**TASK BRIEF:**
Gather every line in the records below that contains the string "poco", treating uppercase and lowercase as different.

**PROVIDED RECORDS:**
%%

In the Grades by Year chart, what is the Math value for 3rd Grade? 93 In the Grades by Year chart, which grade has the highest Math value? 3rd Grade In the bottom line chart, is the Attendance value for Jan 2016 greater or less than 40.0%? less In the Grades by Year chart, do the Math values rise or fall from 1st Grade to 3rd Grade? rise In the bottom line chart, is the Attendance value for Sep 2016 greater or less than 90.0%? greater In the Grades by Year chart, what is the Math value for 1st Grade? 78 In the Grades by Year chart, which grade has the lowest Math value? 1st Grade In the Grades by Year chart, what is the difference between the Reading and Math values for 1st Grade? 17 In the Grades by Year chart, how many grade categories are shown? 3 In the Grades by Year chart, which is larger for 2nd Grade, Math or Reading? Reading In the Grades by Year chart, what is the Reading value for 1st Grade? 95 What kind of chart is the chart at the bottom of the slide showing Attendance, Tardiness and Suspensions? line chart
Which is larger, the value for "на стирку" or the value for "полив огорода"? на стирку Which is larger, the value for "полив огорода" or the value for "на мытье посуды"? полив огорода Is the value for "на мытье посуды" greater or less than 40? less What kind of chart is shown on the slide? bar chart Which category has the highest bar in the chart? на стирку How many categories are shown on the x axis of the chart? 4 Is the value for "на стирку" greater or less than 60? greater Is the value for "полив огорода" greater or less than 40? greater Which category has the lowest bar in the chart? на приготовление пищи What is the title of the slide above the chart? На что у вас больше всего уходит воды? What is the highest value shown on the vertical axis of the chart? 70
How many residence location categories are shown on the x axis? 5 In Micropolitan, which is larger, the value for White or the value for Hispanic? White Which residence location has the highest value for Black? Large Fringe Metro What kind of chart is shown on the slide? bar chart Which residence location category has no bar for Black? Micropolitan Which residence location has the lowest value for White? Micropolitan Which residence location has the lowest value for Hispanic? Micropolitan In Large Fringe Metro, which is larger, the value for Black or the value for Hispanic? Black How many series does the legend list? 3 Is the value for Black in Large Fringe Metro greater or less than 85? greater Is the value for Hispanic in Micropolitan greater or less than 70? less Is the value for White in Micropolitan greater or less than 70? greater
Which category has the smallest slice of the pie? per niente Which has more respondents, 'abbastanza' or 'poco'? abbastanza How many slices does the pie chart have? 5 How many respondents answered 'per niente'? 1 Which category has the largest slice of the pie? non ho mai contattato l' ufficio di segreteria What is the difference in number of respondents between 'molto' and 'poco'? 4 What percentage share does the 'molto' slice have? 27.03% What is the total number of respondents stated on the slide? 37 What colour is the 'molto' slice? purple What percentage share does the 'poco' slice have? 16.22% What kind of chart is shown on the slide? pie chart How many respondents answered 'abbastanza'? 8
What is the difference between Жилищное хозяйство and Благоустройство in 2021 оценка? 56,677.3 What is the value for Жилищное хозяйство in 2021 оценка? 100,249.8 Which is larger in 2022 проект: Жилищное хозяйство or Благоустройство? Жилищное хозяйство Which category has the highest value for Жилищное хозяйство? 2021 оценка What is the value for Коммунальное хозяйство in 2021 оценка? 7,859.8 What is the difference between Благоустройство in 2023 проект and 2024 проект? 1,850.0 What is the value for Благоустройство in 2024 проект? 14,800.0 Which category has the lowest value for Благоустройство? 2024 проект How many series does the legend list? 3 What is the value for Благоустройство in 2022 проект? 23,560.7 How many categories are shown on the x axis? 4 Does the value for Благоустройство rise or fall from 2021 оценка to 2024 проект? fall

%%

**EXPECTED ANSWER:**
Which category has the smallest slice of the pie? per niente Which has more respondents, 'abbastanza' or 'poco'? abbastanza How many slices does the pie chart have? 5 How many respondents answered 'per niente'? 1 Which category has the largest slice of the pie? non ho mai contattato l' ufficio di segreteria What is the difference in number of respondents between 'molto' and 'poco'? 4 What percentage share does the 'molto' slice have? 27.03% What is the total number of respondents stated on the slide? 37 What colour is the 'molto' slice? purple What percentage share does the 'poco' slice have? 16.22% What kind of chart is shown on the slide? pie chart How many respondents answered 'abbastanza'? 8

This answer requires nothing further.